***** Input material *****

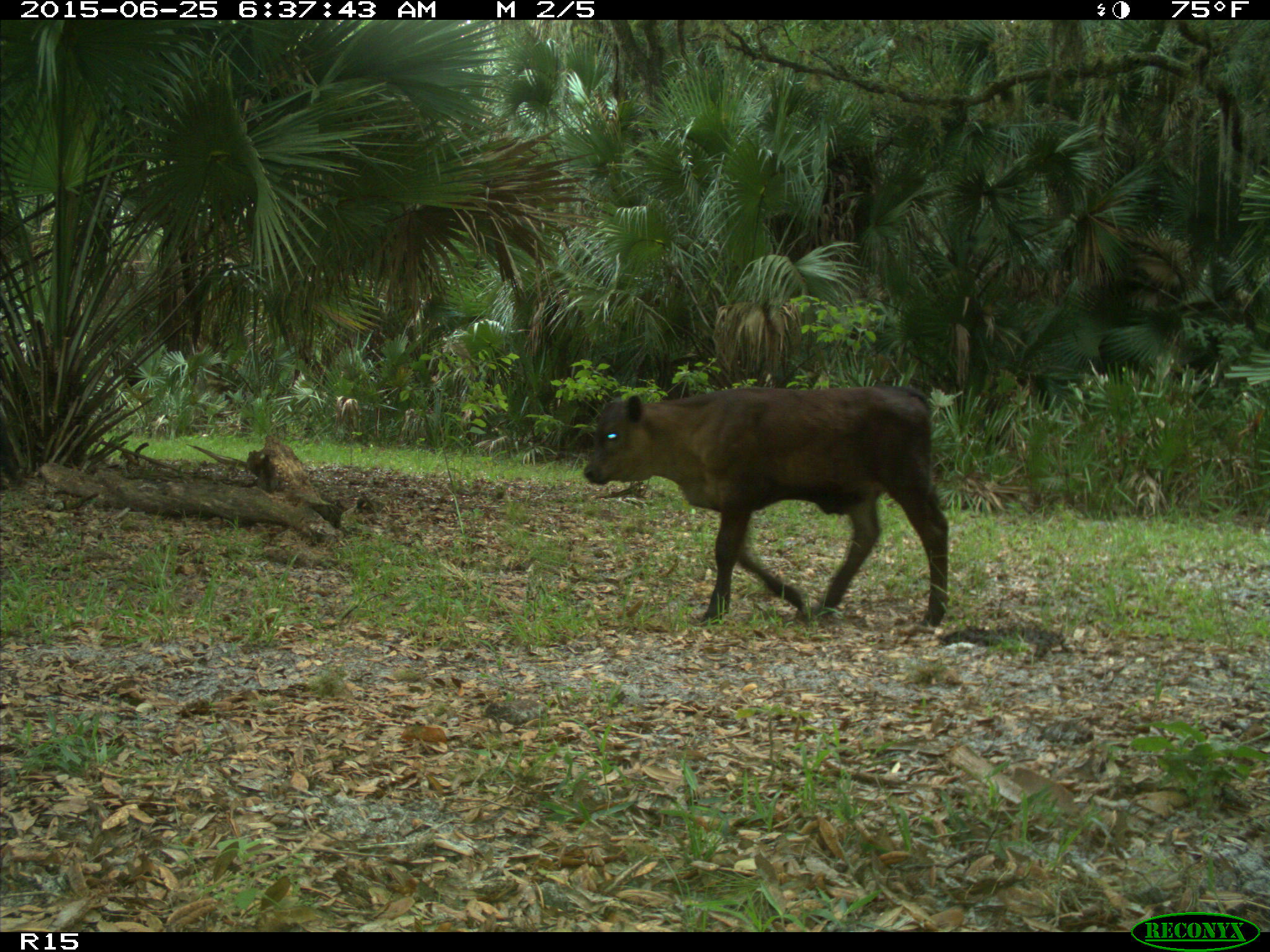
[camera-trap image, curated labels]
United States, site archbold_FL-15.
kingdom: Animalia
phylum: Chordata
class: Mammalia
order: Artiodactyla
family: Bovidae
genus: Bos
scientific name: Bos taurus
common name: domestic cow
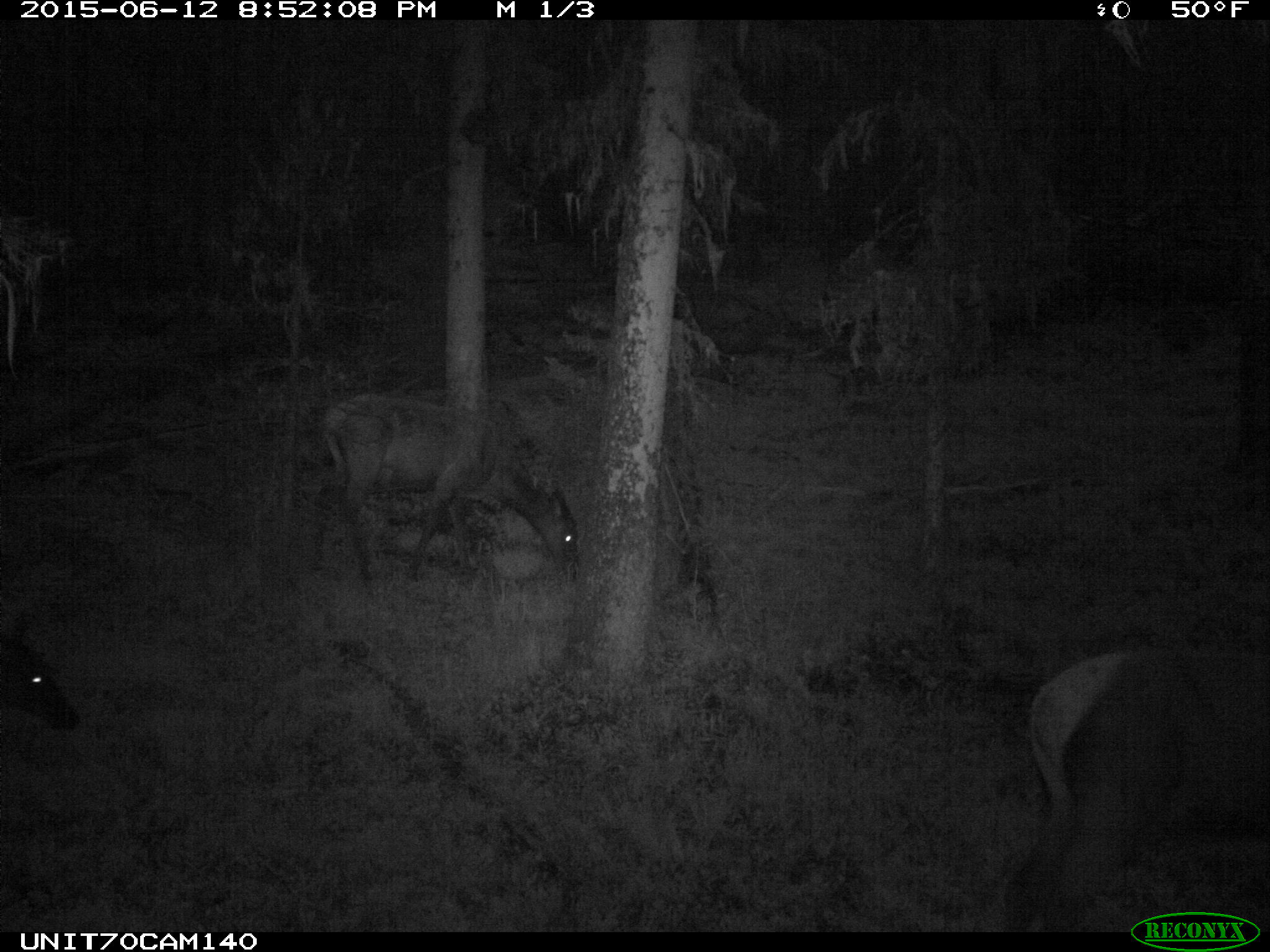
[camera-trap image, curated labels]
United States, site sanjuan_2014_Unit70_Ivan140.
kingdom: Animalia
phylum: Chordata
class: Mammalia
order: Artiodactyla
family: Cervidae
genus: Cervus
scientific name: Cervus elaphus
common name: red deer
Cervus elaphus (red deer).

*****

▸ **Brief**: Write the listing above out again word for word, excluding all images.

▸ **Task output**:
[camera-trap image, curated labels]
United States, site archbold_FL-15.
kingdom: Animalia
phylum: Chordata
class: Mammalia
order: Artiodactyla
family: Bovidae
genus: Bos
scientific name: Bos taurus
common name: domestic cow
[camera-trap image, curated labels]
United States, site sanjuan_2014_Unit70_Ivan140.
kingdom: Animalia
phylum: Chordata
class: Mammalia
order: Artiodactyla
family: Cervidae
genus: Cervus
scientific name: Cervus elaphus
common name: red deer
Cervus elaphus (red deer).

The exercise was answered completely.